Une fois ces précautions prises, les auteurs de la note expliquent que le nombre d’« ouvertures de droits » à l’assurance-chômage a fortement baissé (– 20 %), entre la mi-2019 et la mi-2022. Une telle tendance provient de la « conjugaison »de deux facteurs : des conditions d’accès plus strictes (six mois d’activité contre quatre auparavant), qui ont fermé les portes du régime à des milliers de chômeurs, et une conjoncture économique dynamique. La diminution s’avère plus marquée chez les moins de 25 ans (– 26 %), ainsi que chez ceux « ayant perdu un CDD » (– 30 %) ou un contrat d’intérim (– 37 %) – autrement dit les jeunes et les précaires.
« Puissants effets d’éviction »
Au total, le nombre d’allocataires a reflué de 275 000 entre juillet 2021 et juin 2022 (– 7 %). Là encore, l’évolution est plus nette pour les moins de 25 ans (– 12 %), mais cela peut avoir un « lien » avec le plan lancé en 2020 par le gouvernement pour soutenir les embauches dans cette tranche d’âge. Si l’on raisonne en pourcentages, la proportion d’« allocataires indemnisés » parmi les inscrits à Pôle emploi s’effrite, passant de 40,4 % en décembre 2021 à 36,6 % en juin 2022.
Autre chiffrage instructif : 31 000 personnes avaient, en juin, une indemnisation dégressive « et 52 000 autres pourraient voir leur [prestation] baisser dans les mois à venir », écrit l’Unédic. Enfin, ceux qui sont touchés par le nouveau mode de calcul ont en moyenne une allocation journalière « inférieure de 16 % par rapport à ce qu’ils auraient perçu avec les anciennes règles », la réduction pouvant osciller entre – 40 % et – 50 % dans quelques cas. Au cours du premier semestre 2022, 40 % des nouveaux entrants dans le système ont ouvert un droit avec une prestation inférieure au seuil dit « minimal » (un peu plus de 29 euros par jour). Ils étaient 27 % dans cette situation, durant les six premiers mois de 2019.

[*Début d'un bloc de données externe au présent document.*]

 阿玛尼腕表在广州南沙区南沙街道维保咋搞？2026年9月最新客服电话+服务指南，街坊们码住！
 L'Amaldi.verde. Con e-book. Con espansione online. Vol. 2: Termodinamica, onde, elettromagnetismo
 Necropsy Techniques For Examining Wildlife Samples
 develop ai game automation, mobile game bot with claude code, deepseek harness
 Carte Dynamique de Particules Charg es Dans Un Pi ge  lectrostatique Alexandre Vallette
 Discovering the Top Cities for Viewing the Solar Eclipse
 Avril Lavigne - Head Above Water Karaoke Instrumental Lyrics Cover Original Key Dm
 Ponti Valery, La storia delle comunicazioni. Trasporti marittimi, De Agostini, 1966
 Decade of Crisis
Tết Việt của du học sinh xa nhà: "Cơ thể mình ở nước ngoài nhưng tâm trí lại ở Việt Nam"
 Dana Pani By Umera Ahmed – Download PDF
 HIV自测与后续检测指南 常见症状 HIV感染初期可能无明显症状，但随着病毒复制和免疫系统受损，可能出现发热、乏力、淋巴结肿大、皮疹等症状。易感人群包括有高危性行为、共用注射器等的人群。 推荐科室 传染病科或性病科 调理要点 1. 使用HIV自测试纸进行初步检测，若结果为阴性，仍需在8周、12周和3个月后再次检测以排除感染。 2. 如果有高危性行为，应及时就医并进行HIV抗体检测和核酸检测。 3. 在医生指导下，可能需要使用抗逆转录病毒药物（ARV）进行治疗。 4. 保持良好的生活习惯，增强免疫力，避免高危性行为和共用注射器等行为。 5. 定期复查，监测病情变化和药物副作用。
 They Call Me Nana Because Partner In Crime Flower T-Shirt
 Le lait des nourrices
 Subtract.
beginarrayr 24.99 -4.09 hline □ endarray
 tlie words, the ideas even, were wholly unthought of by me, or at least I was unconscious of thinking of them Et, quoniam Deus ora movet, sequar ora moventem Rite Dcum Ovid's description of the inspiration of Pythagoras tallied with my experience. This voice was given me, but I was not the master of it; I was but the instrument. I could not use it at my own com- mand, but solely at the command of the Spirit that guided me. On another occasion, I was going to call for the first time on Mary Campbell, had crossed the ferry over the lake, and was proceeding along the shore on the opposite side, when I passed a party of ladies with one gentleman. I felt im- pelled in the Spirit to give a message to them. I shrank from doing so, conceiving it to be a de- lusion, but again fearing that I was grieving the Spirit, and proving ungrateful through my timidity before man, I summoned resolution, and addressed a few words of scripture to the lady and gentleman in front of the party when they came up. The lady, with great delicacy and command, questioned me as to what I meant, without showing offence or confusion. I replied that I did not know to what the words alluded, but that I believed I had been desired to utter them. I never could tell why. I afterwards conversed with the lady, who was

L’Unédic précise que ces observations vont dans le même sens que l’étude d’impact qu’elle avait réalisée en 2021. « Ça confirme toutes les horreurs que nous avions prédites lorsque la réforme avait été présentée », confie Denis Gravouil, chargé du dossier pour la CGT. Les décrets pris sous l’ancienne législature engendrent « de puissants effets d’éviction au détriment de travailleurs précaires, qui n’arrivent plus à accéder au régime », déplore Marylise Léon, numéro deux de la CFDT. « Dès lors, on peut se demander à qui s’adresse l’assurance-chômage et qui elle doit protéger », ajoute-t-elle.
Selon la leader cédétiste, les économies obtenues « sur le dos des demandeurs d’emploi » sont « colossales » : de l’ordre de 6,5 milliards d’euros sur la période 2022-2024. Un montant susceptible de s’accroître, puisque le gouvernement s’apprête à publier un autre décret qui va réduire la durée d’indemnisation des chômeurs, conformément à une loi votée cet automne au Parlement.